Rosetta on Biowulf

The Rosetta++ software suite focuses on the prediction and design of protein structures, protein folding mechanisms, and protein-protein interactions. The Rosetta codes have been repeatedly successful in the Critical Assessment of Techniques for Protein Structure Prediction (CASP) competition as well as the CAPRI competition and have been modified to address additional aspects of protein design, docking and structure.

Documentation
Important Notes

NOTE FOR LARGE ROSETTA JOBS: When running jobs > 50 cpus, it is best practice to copy the Rosetta database to local scratch, using the following command:

sbcast ${ROSETTA3_DB}.tgz /lscratch/$SLURM_JOB_ID/database.tgz && srun tar -C /lscratch/$SLURM_JOB_ID/ -xzf /lscratch/$SLURM_JOB_ID/database.tgz
export ROSETTA3_DB=/lscratch/$SLURM_JOB_ID/database
export ROSETTA_DATABASE=/lscratch/$SLURM_JOB_ID/database

If the -database is used as an option, you must specify the location as -database /lscratch/$SLURM_JOB_ID/database. In addition, you must allocate at least 10 GB of local scratch space with --gres=lscratch:10.

Interactive job
Interactive jobs should be used for debugging, graphics, or applications that cannot be run as batch jobs.

Allocate an interactive session and run the program. Sample session:

[user@biowulf]$ sinteractive
salloc.exe: Pending job allocation 46116226
salloc.exe: job 46116226 queued and waiting for resources
salloc.exe: job 46116226 has been allocated resources
salloc.exe: Granted job allocation 46116226
salloc.exe: Waiting for resource configuration
salloc.exe: Nodes cn3144 are ready for job

[user@cn3144 ~]$ module load rosetta
[user@cn3144 ~]$ tar xzvf $ROSETTA3_HOME/../rosetta3_demos.tgz
[user@cn3144 ~]$ ./run_demo.sh

[user@cn3144 ~]$ exit
salloc.exe: Relinquishing job allocation 46116226
[user@biowulf ~]$
Batch job
Most jobs should be run as batch jobs.

Create a batch input file (e.g. rosetta.sh). For example:

#!/bin/bash
module load rosetta
relax @flags > relax.log

Submit this job using the Slurm sbatch command.

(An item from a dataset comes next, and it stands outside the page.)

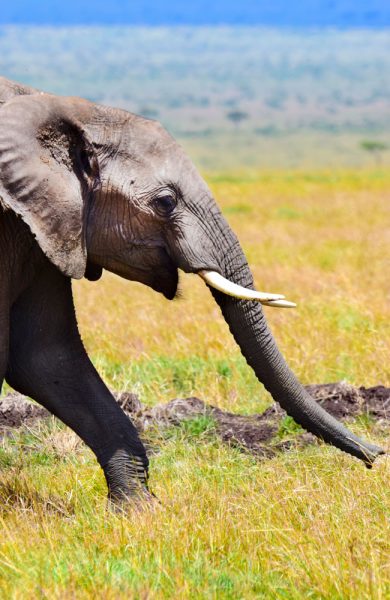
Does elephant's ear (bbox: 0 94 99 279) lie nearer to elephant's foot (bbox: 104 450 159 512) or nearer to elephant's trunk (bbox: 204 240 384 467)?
elephant's trunk (bbox: 204 240 384 467)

sbatch [--mem=#] rosetta.sh
Multithreaded job

A small fraction of Rosetta commands can be accelerated using multithreading. This requires an extra option:

-multithreading:total_threads #

where # is the number of threads.

The easiest way to handle this is to supply a slurm-created environment variable $SLURM_CPUS_ON_NODE in a job with multiple cpus allocated. Here is an example sbatch submission script:

#!/bin/bash
module load rosetta
relax @flags -multithreading:total_threads $SLURM_CPUS_ON_NODE > relax.log

The multiple cpus are allocated like so:

[user@biowulf ~]$ sbatch --cpus-per-task=# rosetta.sh

where # is a number between 2 and 8.

NOTE: There are very few rosetta commands that benefit from multithreading. Make sure your jobs actually utilize the excess cpus using jobload or the HPC dashboard.

MPI job

Certain Rosetta commands can be distributed using MPI. This requires the MPI module for Rosetta be loaded, e.g.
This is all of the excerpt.